Selected passage
---

(155a) MAPK Substrates Control the Level of MAPK Phosphorylation

One of the key concepts of molecular systems biology is the existence of a module, defined as a network with a function that is largely independent of its context. Based on the modular decomposition of large networks it may be possible to predict their dynamics and function from properties of constituent modules. Integral to such an approach is the ability to define individual modules and distinguish their core components from the rest of the network. While conceptually simple, this task can be highly nontrivial in reality.

As an example, we consider the Mitogen Activated Protein Kinase (MAPK) pathway, an essential regulator of cellular processes in all eukaryotes. The MAPK pathway is a three-tiered cascade of phosphorylation-dephosphorylation cycles. An input to the pathway can be provided by a cell surface receptor; its output is the activation level of MAPK, a kinase at the bottom of the cascade. MAPK is activated when it is phosphorylated by a MAPK kinase; this process is reversed by a MAPK phosphatase. Active MAPK controls cellular processes by phosphorylating its substrates.

---

Return the passage above on MAPK substrates and phosphorylation, word for word and in full.

---

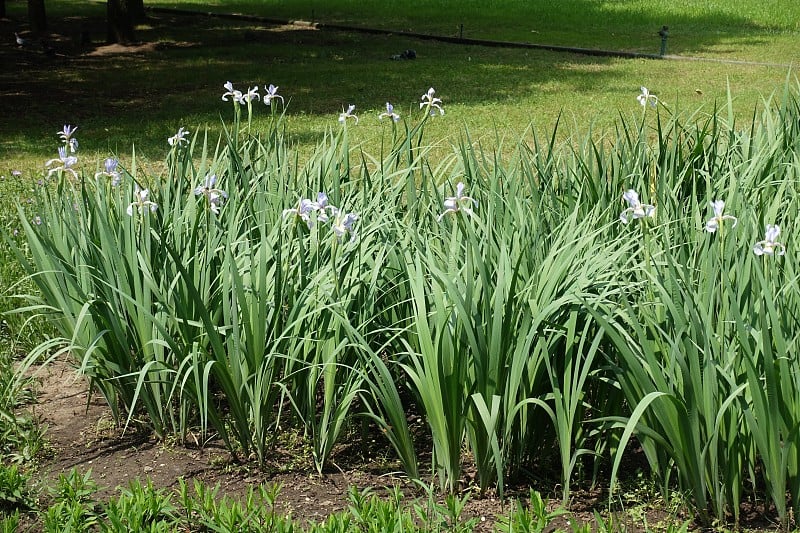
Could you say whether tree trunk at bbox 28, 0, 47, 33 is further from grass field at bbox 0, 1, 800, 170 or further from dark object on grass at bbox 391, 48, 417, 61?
dark object on grass at bbox 391, 48, 417, 61

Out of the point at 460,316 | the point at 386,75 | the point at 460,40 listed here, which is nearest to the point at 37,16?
the point at 460,40

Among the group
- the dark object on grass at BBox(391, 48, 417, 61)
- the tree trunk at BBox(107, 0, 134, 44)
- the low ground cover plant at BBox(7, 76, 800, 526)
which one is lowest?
the low ground cover plant at BBox(7, 76, 800, 526)

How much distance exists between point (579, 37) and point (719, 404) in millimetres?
18363

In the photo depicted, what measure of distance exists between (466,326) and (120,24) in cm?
1723

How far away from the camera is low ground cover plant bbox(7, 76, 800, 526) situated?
7.68 feet

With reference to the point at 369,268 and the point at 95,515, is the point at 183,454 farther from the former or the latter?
the point at 369,268

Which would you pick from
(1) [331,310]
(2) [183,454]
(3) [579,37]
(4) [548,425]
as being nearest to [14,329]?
(2) [183,454]

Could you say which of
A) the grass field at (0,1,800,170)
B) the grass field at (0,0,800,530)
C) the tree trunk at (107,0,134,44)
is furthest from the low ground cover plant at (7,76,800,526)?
the tree trunk at (107,0,134,44)

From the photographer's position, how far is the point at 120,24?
59.0 ft

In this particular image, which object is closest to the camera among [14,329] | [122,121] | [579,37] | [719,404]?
[719,404]

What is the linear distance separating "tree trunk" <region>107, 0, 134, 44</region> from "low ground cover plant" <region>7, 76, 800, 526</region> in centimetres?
1563

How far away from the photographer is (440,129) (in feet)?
31.2

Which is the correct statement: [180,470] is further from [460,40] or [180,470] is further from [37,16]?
[37,16]

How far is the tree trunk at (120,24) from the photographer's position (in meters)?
17.8
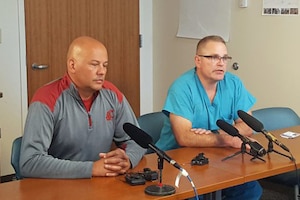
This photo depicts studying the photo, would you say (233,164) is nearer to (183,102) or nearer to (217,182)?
(217,182)

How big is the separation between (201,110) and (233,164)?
58cm

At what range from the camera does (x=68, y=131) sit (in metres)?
2.38

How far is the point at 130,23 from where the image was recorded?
4.99 m

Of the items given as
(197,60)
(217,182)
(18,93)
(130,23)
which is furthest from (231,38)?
(217,182)

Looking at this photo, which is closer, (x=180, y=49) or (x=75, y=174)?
(x=75, y=174)

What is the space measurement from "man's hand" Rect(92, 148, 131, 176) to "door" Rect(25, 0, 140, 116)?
2.33 meters

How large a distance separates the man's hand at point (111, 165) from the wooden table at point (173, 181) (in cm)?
3

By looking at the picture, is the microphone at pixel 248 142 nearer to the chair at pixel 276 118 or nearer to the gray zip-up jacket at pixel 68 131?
the gray zip-up jacket at pixel 68 131

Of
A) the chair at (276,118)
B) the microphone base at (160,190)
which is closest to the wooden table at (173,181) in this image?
the microphone base at (160,190)

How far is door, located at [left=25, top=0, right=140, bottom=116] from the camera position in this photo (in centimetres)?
433

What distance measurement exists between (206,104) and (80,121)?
2.74 feet

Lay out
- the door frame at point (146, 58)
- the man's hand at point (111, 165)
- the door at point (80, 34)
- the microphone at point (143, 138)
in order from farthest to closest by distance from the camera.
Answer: the door frame at point (146, 58), the door at point (80, 34), the man's hand at point (111, 165), the microphone at point (143, 138)

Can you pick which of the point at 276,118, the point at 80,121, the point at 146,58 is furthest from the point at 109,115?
the point at 146,58

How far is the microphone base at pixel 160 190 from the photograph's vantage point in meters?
1.93
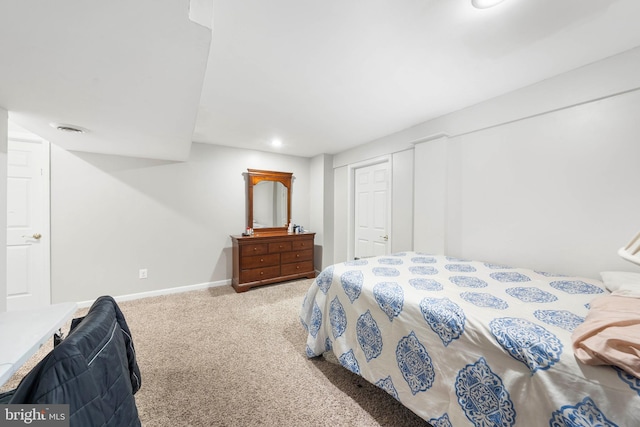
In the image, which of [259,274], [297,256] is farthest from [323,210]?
[259,274]

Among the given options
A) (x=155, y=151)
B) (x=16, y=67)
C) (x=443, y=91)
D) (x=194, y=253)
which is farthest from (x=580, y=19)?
(x=194, y=253)

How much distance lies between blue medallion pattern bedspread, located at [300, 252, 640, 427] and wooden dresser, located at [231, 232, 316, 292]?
1.79 metres

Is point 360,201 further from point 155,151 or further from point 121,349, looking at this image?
point 121,349

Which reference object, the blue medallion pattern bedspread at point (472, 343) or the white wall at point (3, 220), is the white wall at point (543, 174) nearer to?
the blue medallion pattern bedspread at point (472, 343)

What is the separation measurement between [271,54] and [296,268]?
3.08m

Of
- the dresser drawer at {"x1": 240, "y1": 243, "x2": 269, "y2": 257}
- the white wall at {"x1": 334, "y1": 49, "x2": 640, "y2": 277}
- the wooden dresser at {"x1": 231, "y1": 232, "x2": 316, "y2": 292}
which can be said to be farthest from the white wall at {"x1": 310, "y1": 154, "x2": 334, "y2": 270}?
the white wall at {"x1": 334, "y1": 49, "x2": 640, "y2": 277}

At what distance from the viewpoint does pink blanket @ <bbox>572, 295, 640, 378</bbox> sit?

---

Response box
(155a) MAPK Substrates Control the Level of MAPK Phosphorylation

One of the key concepts of molecular systems biology is the existence of a module, defined as a network with a function that is largely independent of its context. Based on the modular decomposition of large networks it may be possible to predict their dynamics and function from properties of constituent modules. Integral to such an approach is the ability to define individual modules and distinguish their core components from the rest of the network. While conceptually simple, this task can be highly nontrivial in reality.

As an example, we consider the Mitogen Activated Protein Kinase (MAPK) pathway, an essential regulator of cellular processes in all eukaryotes. The MAPK pathway is a three-tiered cascade of phosphorylation-dephosphorylation cycles. An input to the pathway can be provided by a cell surface receptor; its output is the activation level of MAPK, a kinase at the bottom of the cascade. MAPK is activated when it is phosphorylated by a MAPK kinase; this process is reversed by a MAPK phosphatase. Active MAPK controls cellular processes by phosphorylating its substrates.